Cloning of the ABS1 gene. (A) Co-segregation analysis of abs1-1D. Fourteen F2 plants derived from a cross between wild type and abs1-1D were randomly selected to score phenotype. Genomic DNAs from these plants were digested with BamHI. A Southern blot was probed with a 32P-labelled BAR gene sequence (Yu et al., 2008). Samples from plants showing the abs1-1D phenotype are indicated with stars. (B) Schematic representation of the T-DNA insertion site in abs1-1D. The positions of genes in the vicinity of the T-DNA are shown as open boxes. Arrows represent the orientation of the open reading frames of these genes. (C) Accumulation of At4g15400 transcripts in wild-type and abs1-1D plants. Equal amounts of total RNA (5 μg) extracted from 2-week-old seedlings were separated on a formaldehyde gel and transferred to a nylon membrane. The RNA blot was hybridized with 32P-labelled full-length At4g15400 cDNA. The ethidium bromide-stained RNA gel shown below served as a loading control. (D) Phenotypes of representative 2-week-old wild-type and two independent transgenic lines overexpressing At4g15400 (OE-1, and OE-2). (E) Semi-quantitative RT-PCR analysis of At4g15400 transcript accumulation in the plants shown in (D). All primers and RT-PCR conditions used in this study are listed in Supplementary Table S1. Actin2 expression was used as a control.

To evaluate whether overexpression of At4g15400 was the cause of the abs1-1D dwarf phenotype, we recapitulated the abs1-1D phenotype with independent CaMV 35S promoter-driven At4g15400 overexpressing transgenic lines (Fig. 2D). Multiple transgenic lines showed the characteristic dwarf phenotype of abs1-1D (Fig. 2D) and the phenotypes were associated with elevated At4g15400 expression revealed by semi-quantitative RT-PCR (Fig. 2E). RT-PCR also revealed that At4g15400 was expressed in shoot tissues (Fig. 2E). These data indicated that overexpression of At4g15400 was the cause of the abs1-1D dwarf phenotype and that ABS1 is At4g15400.

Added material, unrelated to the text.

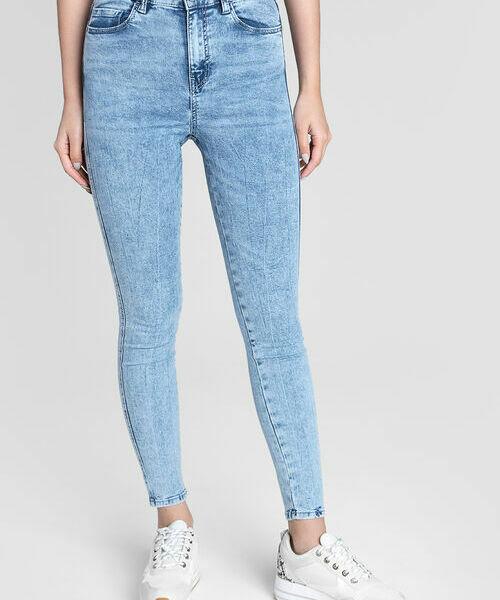 Узкие цветные брюки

To investigate the impact caused by a loss-of-function mutation of ABS1, we sought a T-DNA insertional line of ABS1 from The Arabidopsis Biological Resource Center and obtained one such mutant, WiscDsLox474E11 (Supplementary Fig. S2 at JXB online). The T-DNA insertion site in WiscDsLox474E11 is near the 3’ region of the ABS1 coding sequence, 49bp upstream of the stop codon (Supplementary Fig. S2A). Full-length ABS1 transcripts were not detectable in plants that were homozygous for the T-DNA insertion (Supplementary Fig. S2B, C). WiscDsLox474E11 homozygous mutants were indistinguishable from the wild type when grown under our conditions (Supplementary Fig. S2D). However, dark-grown WiscDsLox474E11 seedlings showed modest yet significant enhanced elongation of the hypocotyl compared with that of the wild type (Supplementary Fig. S2E, F). WiscDsLox474E11 was recently identified as brassinosteroid inactivator1-1 (bia1-1) in another study (Roh et al., 2012), and our findings are in line with their results.

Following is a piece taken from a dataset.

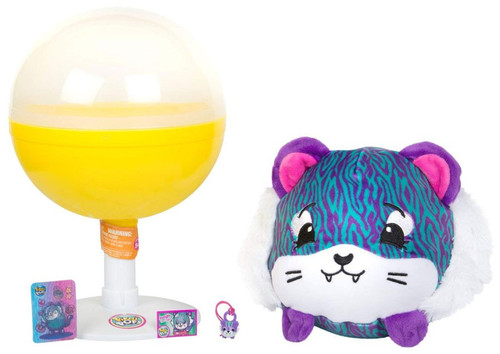 Pikmi Pops Surprise! Series 3 LARGE Jungle the Stretchy Tiger Mystery Pack [Sweet Scented Jumbo Plush]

ABS1 encodes a putative BAHD family of acyltransferases

BlastP analysis using ABS1/At4g15400 amino acid sequences revealed that it is a putative member of the Arabidopsis BAHD family of acyltransferases (D’Auria, 2006; Yu et al., 2009). BAHD was named based on the first letters of four canonical enzymes in this family: benzylalcohol O-acetyltransferase, BEAT; anthocyanin O-hydroxycinnamoyltransferase, AHCT; anthranilate N-hydroxycinnamoyl/benzoyltransferase, HCBT; and deacetylvindoline 4-O-acetyltransferase, DAT (D’Auria, 2006; Yu et al., 2009). In Arabidopsis, there are ~60 putative BAHD acyltransferases that are grouped phylogenetically into five distinctive clades (D’Auria, 2006; Yu et al., 2009). ABS1/At4g15400 was assigned to clade IV, which was previously designated clade III in a different naming system (D’Auria, 2006; Yu et al., 2009). The closest homologues of ABS1/At4g15400 in Arabidopsis are At5g47980 and At5g23970, which share 51.7 and 42.1% amino acid identity with ABS1, respectively (Supplementary Fig. S3 at JXB online).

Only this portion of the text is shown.